To better evaluate the two metrics, a harmonic mean called [F1-score](https://en.wikipedia.org/wiki/F-score) can be used to aggregate those two metrics and measure both performances. To achieve the main goal and still get the best of both metrics, the proposed approach is **maximizing F1**. However, with equal F1 values, **higher recall is preferable** to higher precision, as the bank may be more interested in identifying as many churners as possible in exchange for some risk to wrongly classify a non-churner as a churner and proposing them unnecessary better offers.

In [None]:
options(repr.plot.width = 14, repr.plot.height = 8)
get_var_freq_mixed(bank_data, "Attrition_Flag") + attrition_fill_scale

In [None]:
# Classification metrics helper function
classification_metrics <- function(confusion_matrix) { 
  metrics <- data.frame(matrix(0, nrow=1, ncol=5))

  metrics[1:4]<-confusion_matrix$byClass[c(2,6,5,7)]
  metrics[5]<-confusion_matrix$overall[1]
  names(metrics)<-c("Specificity", "Recall", "Precision", "F1", "Accuracy")
  
  return(metrics)
}

## Decision Trees

In [None]:
library(rpart)
library(rpart.plot)
library(caret)

### Full Tree
A classification tree has been generated by using a complexity parameter cp = 0.001. The resulting tree has 63 leaves.

In [None]:
set.seed(123)

# tree training
tree_0 <- rpart(Attrition_Flag ~ ., data = train, method = "class", cp=0.001)

# predict on test set
test_pred_tree_0<- predict(tree_0, newdata = test, type = "class") 

# get confusion matrix
conf_matrix_tree_0 <- caret::confusionMatrix(test_pred_tree_0, test$Attrition_Flag, positive = "1", mode = "everything")
conf_matrix_tree_0$table

# get classification metrics
(metrics_tree_0 <- classification_metrics(conf_matrix_tree_0))

F1, recall, and precision performances are already good, although precision is higher than recall. The accuracy value is pretty high as we expected from the unbalanced dataset's nature.

### Pruned Tree
The previous tree can be pruned by using the "one-standard-error" rule. The selected tree has 23 leaves (cp = 0.0046)

In [None]:
options(repr.plot.width = 16, repr.plot.height = 8)
plotcp(tree_0)

In [None]:
# tree pruning
tree_1 <- prune(tree_0, cp=0.0046)

[Saved data entries]
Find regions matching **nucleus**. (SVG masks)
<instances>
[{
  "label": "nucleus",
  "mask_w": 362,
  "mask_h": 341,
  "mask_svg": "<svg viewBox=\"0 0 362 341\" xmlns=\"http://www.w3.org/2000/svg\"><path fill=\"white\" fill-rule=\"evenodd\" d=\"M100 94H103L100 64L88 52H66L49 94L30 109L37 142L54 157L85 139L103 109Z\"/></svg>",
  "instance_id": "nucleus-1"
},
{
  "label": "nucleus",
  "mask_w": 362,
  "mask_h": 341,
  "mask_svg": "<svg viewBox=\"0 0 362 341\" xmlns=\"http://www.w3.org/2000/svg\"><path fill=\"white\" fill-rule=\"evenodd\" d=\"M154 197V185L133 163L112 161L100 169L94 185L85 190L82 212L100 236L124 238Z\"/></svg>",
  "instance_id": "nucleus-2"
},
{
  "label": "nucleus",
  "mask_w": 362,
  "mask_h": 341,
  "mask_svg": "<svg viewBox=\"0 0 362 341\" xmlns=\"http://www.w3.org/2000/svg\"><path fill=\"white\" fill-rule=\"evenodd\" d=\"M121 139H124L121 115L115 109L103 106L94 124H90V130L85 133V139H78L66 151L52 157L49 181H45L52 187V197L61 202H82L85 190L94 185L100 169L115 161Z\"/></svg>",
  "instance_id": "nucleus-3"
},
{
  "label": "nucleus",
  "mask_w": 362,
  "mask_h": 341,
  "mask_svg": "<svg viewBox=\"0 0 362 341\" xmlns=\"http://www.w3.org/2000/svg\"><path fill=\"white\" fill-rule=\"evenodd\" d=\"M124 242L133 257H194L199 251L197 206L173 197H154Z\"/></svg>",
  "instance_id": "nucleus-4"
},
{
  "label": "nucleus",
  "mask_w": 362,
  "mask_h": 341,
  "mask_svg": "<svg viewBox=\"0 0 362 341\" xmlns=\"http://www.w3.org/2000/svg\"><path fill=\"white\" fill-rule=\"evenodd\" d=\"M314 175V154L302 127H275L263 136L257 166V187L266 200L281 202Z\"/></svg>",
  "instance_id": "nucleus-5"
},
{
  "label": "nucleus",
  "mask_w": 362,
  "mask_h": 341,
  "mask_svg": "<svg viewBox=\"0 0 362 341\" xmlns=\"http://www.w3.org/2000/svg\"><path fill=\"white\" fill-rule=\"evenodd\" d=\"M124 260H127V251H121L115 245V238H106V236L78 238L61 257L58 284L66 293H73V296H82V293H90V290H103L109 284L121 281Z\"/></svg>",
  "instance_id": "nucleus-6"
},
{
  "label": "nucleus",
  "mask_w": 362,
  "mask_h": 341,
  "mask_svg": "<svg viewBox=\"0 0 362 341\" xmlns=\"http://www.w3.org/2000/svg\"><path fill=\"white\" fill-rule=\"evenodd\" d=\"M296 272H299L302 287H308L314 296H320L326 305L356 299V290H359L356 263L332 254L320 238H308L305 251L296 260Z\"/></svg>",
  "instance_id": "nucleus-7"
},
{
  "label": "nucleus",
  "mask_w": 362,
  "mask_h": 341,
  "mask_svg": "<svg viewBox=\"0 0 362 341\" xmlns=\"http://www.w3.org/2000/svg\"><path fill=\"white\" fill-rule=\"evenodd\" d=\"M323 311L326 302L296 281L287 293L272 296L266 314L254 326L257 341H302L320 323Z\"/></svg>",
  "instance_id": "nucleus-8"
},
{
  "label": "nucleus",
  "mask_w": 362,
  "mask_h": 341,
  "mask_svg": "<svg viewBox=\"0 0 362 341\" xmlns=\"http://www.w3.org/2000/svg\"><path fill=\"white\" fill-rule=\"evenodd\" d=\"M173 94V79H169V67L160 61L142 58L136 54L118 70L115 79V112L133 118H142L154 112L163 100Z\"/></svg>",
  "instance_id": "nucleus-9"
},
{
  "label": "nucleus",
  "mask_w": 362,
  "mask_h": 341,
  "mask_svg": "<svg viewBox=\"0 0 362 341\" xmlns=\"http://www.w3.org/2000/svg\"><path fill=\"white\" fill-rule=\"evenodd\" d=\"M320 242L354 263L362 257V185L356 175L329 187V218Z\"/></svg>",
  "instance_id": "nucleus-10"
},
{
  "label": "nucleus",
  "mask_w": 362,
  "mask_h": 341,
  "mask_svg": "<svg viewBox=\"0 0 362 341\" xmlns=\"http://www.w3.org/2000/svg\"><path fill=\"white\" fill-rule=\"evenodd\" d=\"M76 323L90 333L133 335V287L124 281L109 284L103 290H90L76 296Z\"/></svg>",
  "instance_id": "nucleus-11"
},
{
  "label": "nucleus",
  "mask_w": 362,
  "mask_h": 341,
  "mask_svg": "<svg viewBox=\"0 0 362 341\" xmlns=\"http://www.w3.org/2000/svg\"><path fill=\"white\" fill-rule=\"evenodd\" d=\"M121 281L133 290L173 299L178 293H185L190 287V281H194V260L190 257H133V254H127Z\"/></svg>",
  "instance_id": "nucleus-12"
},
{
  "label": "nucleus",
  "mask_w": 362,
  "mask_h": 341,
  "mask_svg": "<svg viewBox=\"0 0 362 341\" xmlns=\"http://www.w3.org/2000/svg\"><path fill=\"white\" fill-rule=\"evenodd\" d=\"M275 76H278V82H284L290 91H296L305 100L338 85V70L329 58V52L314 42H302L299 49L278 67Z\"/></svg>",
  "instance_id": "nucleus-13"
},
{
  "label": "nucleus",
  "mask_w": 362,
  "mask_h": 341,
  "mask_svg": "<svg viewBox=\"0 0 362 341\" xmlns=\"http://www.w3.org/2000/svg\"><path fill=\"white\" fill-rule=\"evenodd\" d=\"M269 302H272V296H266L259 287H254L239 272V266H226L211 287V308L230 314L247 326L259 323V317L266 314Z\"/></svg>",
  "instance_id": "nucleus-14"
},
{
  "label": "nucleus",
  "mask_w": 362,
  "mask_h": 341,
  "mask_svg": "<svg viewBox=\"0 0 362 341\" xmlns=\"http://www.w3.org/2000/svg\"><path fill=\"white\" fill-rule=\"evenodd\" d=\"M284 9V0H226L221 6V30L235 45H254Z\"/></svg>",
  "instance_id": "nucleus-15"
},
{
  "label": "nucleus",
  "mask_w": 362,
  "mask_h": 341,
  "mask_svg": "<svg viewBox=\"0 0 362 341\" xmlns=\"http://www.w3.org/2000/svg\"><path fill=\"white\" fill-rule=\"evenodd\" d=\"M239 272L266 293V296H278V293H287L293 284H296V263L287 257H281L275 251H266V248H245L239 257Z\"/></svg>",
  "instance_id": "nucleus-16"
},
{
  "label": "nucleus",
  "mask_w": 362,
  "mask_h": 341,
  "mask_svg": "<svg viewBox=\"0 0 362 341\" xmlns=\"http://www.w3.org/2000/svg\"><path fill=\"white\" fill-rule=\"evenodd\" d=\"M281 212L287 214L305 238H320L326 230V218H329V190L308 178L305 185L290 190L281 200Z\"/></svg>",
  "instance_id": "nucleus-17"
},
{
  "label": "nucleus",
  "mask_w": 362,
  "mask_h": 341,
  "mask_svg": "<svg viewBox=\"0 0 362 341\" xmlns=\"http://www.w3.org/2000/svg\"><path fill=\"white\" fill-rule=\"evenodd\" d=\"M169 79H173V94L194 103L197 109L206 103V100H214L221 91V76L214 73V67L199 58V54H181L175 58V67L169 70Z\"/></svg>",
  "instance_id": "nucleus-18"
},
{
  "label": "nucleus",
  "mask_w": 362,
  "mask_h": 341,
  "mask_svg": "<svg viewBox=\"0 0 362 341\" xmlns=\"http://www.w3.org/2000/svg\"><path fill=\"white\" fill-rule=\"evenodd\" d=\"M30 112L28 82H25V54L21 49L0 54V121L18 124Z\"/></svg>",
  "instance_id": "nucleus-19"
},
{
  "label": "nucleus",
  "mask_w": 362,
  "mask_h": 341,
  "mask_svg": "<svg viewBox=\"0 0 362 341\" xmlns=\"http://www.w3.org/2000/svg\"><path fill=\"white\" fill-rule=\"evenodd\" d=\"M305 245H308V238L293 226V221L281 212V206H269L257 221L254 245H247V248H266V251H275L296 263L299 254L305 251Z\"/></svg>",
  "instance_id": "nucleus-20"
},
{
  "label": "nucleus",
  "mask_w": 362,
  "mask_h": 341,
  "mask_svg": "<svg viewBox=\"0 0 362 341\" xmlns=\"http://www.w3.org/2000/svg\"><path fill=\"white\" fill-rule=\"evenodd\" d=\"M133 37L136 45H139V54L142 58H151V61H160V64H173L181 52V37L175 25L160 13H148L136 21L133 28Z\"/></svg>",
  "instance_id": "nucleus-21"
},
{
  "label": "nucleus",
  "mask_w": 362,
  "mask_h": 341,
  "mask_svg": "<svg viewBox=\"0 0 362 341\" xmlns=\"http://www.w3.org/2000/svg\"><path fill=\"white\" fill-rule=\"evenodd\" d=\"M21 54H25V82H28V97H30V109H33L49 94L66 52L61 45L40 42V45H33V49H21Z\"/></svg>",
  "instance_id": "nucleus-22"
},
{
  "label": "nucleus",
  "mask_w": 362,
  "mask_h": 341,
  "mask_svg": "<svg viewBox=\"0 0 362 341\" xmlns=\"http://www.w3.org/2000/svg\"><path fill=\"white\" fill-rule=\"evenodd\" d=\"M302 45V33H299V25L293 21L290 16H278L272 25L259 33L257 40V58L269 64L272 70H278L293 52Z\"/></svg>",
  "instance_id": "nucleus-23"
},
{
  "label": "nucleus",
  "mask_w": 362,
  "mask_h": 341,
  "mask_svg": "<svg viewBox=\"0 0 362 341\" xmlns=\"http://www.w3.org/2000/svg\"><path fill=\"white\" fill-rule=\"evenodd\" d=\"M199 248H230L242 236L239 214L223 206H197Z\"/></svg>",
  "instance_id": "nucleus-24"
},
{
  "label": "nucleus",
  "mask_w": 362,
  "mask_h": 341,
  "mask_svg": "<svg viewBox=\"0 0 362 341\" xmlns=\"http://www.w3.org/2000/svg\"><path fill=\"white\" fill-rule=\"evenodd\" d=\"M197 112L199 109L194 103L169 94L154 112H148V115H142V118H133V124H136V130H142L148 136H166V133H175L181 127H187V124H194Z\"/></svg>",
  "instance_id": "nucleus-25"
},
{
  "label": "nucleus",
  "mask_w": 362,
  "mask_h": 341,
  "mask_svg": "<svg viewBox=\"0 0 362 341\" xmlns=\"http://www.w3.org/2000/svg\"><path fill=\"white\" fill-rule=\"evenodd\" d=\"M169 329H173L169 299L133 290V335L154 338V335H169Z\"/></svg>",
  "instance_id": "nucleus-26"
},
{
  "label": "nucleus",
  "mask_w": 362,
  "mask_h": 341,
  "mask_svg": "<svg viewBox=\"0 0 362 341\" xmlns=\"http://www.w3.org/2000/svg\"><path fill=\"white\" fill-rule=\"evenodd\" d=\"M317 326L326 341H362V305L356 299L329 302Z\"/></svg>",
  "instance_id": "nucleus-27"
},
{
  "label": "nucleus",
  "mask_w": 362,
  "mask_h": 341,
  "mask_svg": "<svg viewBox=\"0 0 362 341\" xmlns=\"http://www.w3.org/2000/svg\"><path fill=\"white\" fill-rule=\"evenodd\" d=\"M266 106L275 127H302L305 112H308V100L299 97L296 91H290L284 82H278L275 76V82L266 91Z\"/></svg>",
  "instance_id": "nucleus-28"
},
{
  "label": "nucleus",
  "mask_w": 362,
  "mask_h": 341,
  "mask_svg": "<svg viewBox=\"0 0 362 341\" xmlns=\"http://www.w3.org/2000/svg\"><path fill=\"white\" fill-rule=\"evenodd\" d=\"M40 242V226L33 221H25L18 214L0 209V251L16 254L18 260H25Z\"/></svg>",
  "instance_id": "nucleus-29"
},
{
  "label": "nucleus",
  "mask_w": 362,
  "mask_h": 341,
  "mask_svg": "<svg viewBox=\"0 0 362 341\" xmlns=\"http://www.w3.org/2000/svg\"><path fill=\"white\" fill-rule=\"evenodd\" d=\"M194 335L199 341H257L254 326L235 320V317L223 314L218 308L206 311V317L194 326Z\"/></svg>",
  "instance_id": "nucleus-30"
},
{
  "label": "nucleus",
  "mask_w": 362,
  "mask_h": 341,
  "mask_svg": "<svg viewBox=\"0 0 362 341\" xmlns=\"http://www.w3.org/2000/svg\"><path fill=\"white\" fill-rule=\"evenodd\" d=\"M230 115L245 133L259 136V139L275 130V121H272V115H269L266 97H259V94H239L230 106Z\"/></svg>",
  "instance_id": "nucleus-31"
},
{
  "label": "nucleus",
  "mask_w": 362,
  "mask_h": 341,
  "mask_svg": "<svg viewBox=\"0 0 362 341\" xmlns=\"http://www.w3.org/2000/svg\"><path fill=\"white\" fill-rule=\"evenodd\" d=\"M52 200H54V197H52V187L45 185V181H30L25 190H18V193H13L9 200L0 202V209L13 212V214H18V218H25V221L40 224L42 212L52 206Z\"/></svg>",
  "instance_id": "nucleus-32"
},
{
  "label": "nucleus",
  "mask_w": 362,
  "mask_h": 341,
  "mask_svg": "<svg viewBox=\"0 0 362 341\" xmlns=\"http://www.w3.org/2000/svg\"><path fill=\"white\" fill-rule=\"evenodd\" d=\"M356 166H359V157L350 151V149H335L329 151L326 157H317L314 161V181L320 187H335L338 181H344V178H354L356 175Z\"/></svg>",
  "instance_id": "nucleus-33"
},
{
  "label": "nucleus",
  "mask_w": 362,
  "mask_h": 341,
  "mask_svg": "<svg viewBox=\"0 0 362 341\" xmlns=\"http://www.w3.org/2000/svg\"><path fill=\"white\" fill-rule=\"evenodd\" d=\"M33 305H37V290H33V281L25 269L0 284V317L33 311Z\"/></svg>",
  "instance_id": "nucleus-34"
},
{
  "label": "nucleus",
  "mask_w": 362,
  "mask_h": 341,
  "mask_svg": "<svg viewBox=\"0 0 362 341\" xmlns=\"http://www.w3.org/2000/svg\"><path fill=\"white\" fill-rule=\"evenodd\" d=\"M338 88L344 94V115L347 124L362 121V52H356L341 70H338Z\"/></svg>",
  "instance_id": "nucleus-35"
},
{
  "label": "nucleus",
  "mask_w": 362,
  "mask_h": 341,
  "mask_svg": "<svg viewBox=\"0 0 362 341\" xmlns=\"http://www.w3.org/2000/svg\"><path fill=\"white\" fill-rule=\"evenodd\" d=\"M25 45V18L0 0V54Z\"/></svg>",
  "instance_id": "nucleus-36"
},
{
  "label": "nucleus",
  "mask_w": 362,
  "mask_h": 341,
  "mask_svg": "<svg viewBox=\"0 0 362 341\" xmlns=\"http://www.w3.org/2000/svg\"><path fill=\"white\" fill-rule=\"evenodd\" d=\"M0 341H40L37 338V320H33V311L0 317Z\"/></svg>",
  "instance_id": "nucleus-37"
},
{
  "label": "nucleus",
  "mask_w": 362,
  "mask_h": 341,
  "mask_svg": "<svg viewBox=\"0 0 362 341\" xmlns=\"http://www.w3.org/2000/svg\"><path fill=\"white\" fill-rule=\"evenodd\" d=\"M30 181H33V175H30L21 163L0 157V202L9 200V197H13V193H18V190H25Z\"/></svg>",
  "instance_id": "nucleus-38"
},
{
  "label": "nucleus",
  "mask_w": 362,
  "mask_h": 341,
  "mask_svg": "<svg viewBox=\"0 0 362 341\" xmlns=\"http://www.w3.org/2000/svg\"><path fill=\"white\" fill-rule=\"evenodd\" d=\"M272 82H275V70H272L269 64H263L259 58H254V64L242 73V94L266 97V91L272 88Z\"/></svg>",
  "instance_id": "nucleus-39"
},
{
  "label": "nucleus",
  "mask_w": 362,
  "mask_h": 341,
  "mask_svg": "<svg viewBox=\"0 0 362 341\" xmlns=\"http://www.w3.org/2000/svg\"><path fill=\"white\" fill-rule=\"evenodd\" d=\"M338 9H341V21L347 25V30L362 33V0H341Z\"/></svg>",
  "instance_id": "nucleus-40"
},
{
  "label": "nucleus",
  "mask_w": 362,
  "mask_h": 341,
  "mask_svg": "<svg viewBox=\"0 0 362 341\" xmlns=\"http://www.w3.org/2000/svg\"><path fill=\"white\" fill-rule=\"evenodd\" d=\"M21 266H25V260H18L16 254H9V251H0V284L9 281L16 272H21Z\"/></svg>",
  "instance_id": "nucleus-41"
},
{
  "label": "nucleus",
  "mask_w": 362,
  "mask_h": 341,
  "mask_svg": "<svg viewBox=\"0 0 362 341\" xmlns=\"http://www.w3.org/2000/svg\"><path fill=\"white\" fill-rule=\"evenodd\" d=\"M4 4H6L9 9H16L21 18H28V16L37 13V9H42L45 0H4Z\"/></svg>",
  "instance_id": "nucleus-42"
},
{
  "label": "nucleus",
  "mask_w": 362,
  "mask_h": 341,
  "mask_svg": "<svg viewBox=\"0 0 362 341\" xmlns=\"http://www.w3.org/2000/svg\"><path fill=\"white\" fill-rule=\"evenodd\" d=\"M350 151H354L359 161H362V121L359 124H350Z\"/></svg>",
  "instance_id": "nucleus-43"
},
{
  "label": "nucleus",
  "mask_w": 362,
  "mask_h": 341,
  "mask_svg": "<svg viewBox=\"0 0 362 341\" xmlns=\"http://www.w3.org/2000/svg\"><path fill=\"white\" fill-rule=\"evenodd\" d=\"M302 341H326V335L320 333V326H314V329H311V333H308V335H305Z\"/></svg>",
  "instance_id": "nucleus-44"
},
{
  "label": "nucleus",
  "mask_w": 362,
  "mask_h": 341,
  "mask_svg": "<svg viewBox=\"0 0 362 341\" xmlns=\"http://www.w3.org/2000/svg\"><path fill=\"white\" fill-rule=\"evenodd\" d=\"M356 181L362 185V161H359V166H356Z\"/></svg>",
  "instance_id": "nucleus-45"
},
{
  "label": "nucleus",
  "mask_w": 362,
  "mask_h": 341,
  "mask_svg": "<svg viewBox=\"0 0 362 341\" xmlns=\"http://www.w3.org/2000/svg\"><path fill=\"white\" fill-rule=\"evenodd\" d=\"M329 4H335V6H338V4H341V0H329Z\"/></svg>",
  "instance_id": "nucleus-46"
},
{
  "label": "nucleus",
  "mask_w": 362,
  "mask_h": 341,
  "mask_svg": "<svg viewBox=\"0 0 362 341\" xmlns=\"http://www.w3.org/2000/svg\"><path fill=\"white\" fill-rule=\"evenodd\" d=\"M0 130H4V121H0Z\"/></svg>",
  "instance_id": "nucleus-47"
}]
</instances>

# Problems to work on:
[1] In the passage on decision trees for churn, which rule is used to prune the full tree?
[2] Convert the rows, from their first line through the line containing "139H124L121 115L115 109L103", inclusive, into a JSON list of strings with one string per line, leaving out blank lines.

# The responses:
[1] The "one-standard-error" rule.

[2]
[
  "Find regions matching **nucleus**. (SVG masks)",
  "<instances>",
  "[{",
  "  \"label\": \"nucleus\",",
  "  \"mask_w\": 362,",
  "  \"mask_h\": 341,",
  "  \"mask_svg\": \"<svg viewBox=\\\"0 0 362 341\\\" xmlns=\\\"http://www.w3.org/2000/svg\\\"><path fill=\\\"white\\\" fill-rule=\\\"evenodd\\\" d=\\\"M100 94H103L100 64L88 52H66L49 94L30 109L37 142L54 157L85 139L103 109Z\\\"/></svg>\",",
  "  \"instance_id\": \"nucleus-1\"",
  "},",
  "{",
  "  \"label\": \"nucleus\",",
  "  \"mask_w\": 362,",
  "  \"mask_h\": 341,",
  "  \"mask_svg\": \"<svg viewBox=\\\"0 0 362 341\\\" xmlns=\\\"http://www.w3.org/2000/svg\\\"><path fill=\\\"white\\\" fill-rule=\\\"evenodd\\\" d=\\\"M154 197V185L133 163L112 161L100 169L94 185L85 190L82 212L100 236L124 238Z\\\"/></svg>\",",
  "  \"instance_id\": \"nucleus-2\"",
  "},",
  "{",
  "  \"label\": \"nucleus\",",
  "  \"mask_w\": 362,",
  "  \"mask_h\": 341,",
  "  \"mask_svg\": \"<svg viewBox=\\\"0 0 362 341\\\" xmlns=\\\"http://www.w3.org/2000/svg\\\"><path fill=\\\"white\\\" fill-rule=\\\"evenodd\\\" d=\\\"M121 139H124L121 115L115 109L103 106L94 124H90V130L85 133V139H78L66 151L52 157L49 181H45L52 187V197L61 202H82L85 190L94 185L100 169L115 161Z\\\"/></svg>\","
]